= 2023 Georgia state elections =

Several elections took place in the U.S. state of Georgia in 2023. The municipal general election was held on November 7, 2023.
== State legislative special elections ==
=== House District 7 special election ===
A special election was held on January 3 for House District 7 to succeed House Speaker David Ralston (R) following his death on November 16, 2022. All five candidates who qualified were Republicans. Sheree Ralston and Johnny Chastain advanced to the runoff on January 31, with Chastain defeating Ralston.

=== House District 119 special election ===
A special election was held on January 31 for House District 119. The seat became vacant after representative-elect Danny Rampey (R) indicated his intention to resign after being sworn in on January 9, 2023.

- Holt Persinger (R, won)
- Charles Chase III (R, defeated in runoff)
- Bill Ritter (R)
- Renee Lord (R)
- Shelbey Diamond Alexander (D)
- Joseph Grodzicki (R)
- Joe Price (R)

=== Senate District 11 special election ===
A special election was held on January 31 for Senate District 11. Incumbent Dean Burke (R) resigned from the Georgia State Senate on December 30, 2022, to become chief medical officer at the Georgia Department of Community Health. Republican Sam Watson won outright, defeating Democrat Mary Weaver-Anderson and Libertarian John Monds.

• ACTIVITY LIST:
**A)** Using the article on Georgia's 2023 state elections, answer each question on its own line:
(i) On what date was the municipal general election held?
(ii) Who defeated Sheree Ralston in the House District 7 runoff?
(iii) What position did Dean Burke leave the Georgia State Senate to take?
**B)** Extend the article on Georgia's 2023 state elections beyond its final sentence.

• EXTRACTED INFORMATION:
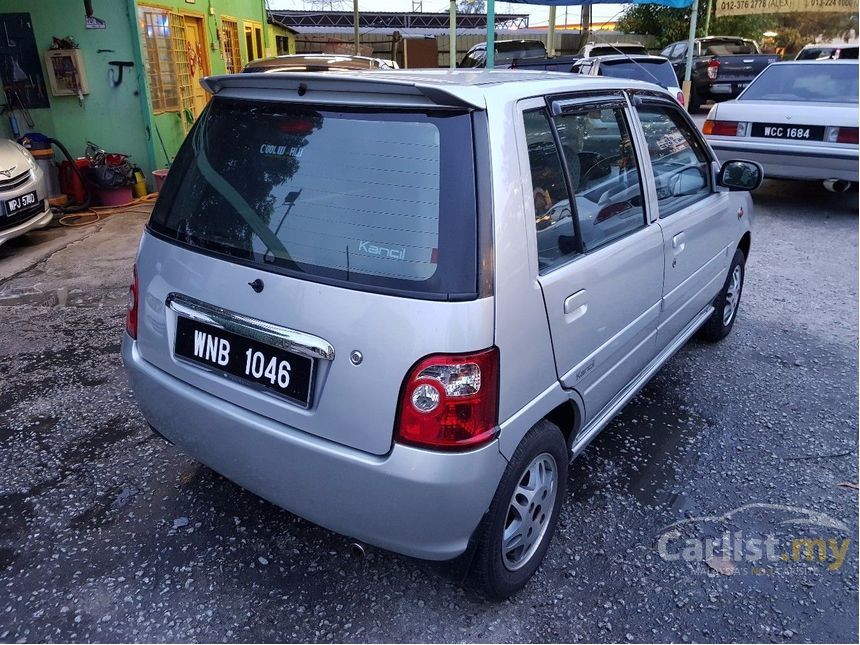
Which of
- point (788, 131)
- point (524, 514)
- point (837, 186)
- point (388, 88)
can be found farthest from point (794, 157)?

* * *

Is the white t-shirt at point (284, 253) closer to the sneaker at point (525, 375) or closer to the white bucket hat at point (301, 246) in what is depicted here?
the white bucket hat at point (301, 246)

• TASK ANSWERS:
**A)**
(i) November 7, 2023
(ii) Johnny Chastain
(iii) Chief medical officer at the Georgia Department of Community Health

**B)**
=== House District 172 special election ===
A special election was held on January 31 for House District 172 after Sam Watson (R) resigned to run for Senate District 11. Republican Charles Cannon won the special election without opposition.

=== House District 75 special election ===
A special election was held on March 21 for House District 75 after Mike Glanton (D) resigned. Democrat Eric Bell II won outright, defeating Democrat Herman "Drew" Andrews and Republican Della Ashley.

=== House District 68 special election ===
A special election was held on May 16 for House District 68 following the death of Tish Naghise (D). Democrat Derrick Jackson defeated Democrat Mark Baker to win.

== Local elections ==

=== School boards ===

- Five seats on the Atlanta Public Schools Board were up for election.
- A seat on the Muscogee County School District Board was up for a special election.